Entries from a data collection:
[START]

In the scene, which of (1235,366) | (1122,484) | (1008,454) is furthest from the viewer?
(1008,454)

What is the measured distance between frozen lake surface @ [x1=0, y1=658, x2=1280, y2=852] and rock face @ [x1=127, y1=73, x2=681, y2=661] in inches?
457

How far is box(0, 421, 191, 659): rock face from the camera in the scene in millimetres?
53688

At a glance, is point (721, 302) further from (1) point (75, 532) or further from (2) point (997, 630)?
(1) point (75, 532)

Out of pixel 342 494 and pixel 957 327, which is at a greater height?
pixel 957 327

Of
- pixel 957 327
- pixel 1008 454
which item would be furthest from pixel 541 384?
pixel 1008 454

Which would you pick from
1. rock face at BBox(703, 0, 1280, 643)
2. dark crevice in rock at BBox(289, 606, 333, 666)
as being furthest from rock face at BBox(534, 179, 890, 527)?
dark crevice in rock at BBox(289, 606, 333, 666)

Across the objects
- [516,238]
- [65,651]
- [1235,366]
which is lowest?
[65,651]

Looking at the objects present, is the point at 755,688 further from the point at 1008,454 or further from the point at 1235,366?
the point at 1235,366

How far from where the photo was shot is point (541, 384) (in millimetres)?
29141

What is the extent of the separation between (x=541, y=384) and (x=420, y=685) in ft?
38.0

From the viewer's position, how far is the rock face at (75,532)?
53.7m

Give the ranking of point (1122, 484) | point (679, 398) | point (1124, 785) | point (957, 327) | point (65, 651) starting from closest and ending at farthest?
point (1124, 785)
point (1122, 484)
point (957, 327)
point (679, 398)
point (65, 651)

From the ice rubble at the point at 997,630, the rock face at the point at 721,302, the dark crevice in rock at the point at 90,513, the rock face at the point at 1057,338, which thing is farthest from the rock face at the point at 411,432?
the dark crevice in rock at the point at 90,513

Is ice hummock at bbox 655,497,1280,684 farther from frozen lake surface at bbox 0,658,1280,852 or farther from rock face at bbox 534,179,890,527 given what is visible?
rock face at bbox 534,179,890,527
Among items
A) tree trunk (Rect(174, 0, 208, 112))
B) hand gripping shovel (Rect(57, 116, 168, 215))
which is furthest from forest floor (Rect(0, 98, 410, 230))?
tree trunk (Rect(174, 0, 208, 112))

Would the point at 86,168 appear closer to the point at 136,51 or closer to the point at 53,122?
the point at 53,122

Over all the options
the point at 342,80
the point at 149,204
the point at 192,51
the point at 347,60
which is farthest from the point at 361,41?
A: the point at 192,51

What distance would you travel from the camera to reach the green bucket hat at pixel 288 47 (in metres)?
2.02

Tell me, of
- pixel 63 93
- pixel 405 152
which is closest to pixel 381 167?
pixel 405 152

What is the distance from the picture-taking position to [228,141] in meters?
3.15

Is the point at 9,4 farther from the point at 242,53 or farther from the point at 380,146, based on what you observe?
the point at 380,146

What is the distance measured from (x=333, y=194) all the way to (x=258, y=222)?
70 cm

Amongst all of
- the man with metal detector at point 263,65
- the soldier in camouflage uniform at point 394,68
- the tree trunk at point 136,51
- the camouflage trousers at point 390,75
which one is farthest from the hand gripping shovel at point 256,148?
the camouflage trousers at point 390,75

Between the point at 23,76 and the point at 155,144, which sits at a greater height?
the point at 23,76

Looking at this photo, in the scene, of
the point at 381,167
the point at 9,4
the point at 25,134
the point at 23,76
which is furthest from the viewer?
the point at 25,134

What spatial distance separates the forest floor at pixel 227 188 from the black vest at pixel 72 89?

[END]

Copy all of the entries above word for word, with nothing changed.

In the scene, which of (1235,366) | (1122,484) | (1008,454) is furthest from the viewer?
(1008,454)

What is the measured distance between frozen lake surface @ [x1=0, y1=658, x2=1280, y2=852] and rock face @ [x1=127, y1=73, x2=681, y2=661] in inches?
457

How far is box(0, 421, 191, 659): rock face from the camera in the scene in millimetres?
53688

At a glance, is point (721, 302) further from (1) point (75, 532) or further from (2) point (997, 630)?
(1) point (75, 532)

Out of pixel 342 494 and pixel 957 327, which is at a greater height?
pixel 957 327

Of
- pixel 957 327
- pixel 1008 454
which item would be furthest from pixel 541 384?
pixel 1008 454

Which would you pick from
1. rock face at BBox(703, 0, 1280, 643)
2. dark crevice in rock at BBox(289, 606, 333, 666)
as being furthest from rock face at BBox(534, 179, 890, 527)?
dark crevice in rock at BBox(289, 606, 333, 666)

Across the objects
- [516,238]
- [65,651]
- [1235,366]
which is lowest?
[65,651]

Looking at the objects present, is the point at 755,688 further from the point at 1008,454 or further from the point at 1235,366?
the point at 1235,366

How far from where the photo was shot is point (541, 384) (in millimetres)?
29141

What is the extent of the separation between (x=541, y=384) and (x=420, y=685) in ft?
38.0

From the viewer's position, how far is the rock face at (75,532)?
53.7m

Give the ranking of point (1122, 484) | point (679, 398) | point (1124, 785) | point (957, 327) | point (65, 651) starting from closest and ending at farthest?
point (1124, 785)
point (1122, 484)
point (957, 327)
point (679, 398)
point (65, 651)

From the ice rubble at the point at 997,630, the rock face at the point at 721,302, the dark crevice in rock at the point at 90,513, the rock face at the point at 1057,338, which thing is farthest from the rock face at the point at 411,432?
the dark crevice in rock at the point at 90,513

Is ice hummock at bbox 655,497,1280,684 farther from frozen lake surface at bbox 0,658,1280,852 or farther from rock face at bbox 534,179,890,527 given what is visible?
rock face at bbox 534,179,890,527
Among items
A) tree trunk (Rect(174, 0, 208, 112))
B) hand gripping shovel (Rect(57, 116, 168, 215))
which is furthest from forest floor (Rect(0, 98, 410, 230))?
tree trunk (Rect(174, 0, 208, 112))

Would the point at 86,168 appear closer to the point at 136,51 or closer to the point at 53,122?
the point at 53,122

Over all the options
the point at 342,80
the point at 149,204
the point at 192,51
the point at 347,60
which is farthest from the point at 361,41?
A: the point at 192,51

What distance would you travel from the camera to reach the green bucket hat at pixel 288 47 (in metres)?
2.02

Tell me, of
- pixel 63 93
- pixel 405 152
which is closest to pixel 381 167?
pixel 405 152

What is the distance from the picture-taking position to [228,141] in meters?
3.15

Is the point at 9,4 farther from the point at 242,53 or farther from the point at 380,146, based on what you observe?
the point at 380,146

What is the distance measured from (x=333, y=194) all the way to (x=258, y=222)?
70 cm

Amongst all of
- the man with metal detector at point 263,65
- the soldier in camouflage uniform at point 394,68
- the tree trunk at point 136,51
- the camouflage trousers at point 390,75
which one is farthest from the hand gripping shovel at point 256,148?
the camouflage trousers at point 390,75

Between the point at 23,76 and the point at 155,144, which sits at a greater height?
the point at 23,76

Looking at this photo, in the scene, of
the point at 381,167
the point at 9,4
the point at 25,134
the point at 23,76
which is furthest from the viewer?
the point at 25,134

What spatial distance separates the forest floor at pixel 227 188 from the black vest at pixel 72 89?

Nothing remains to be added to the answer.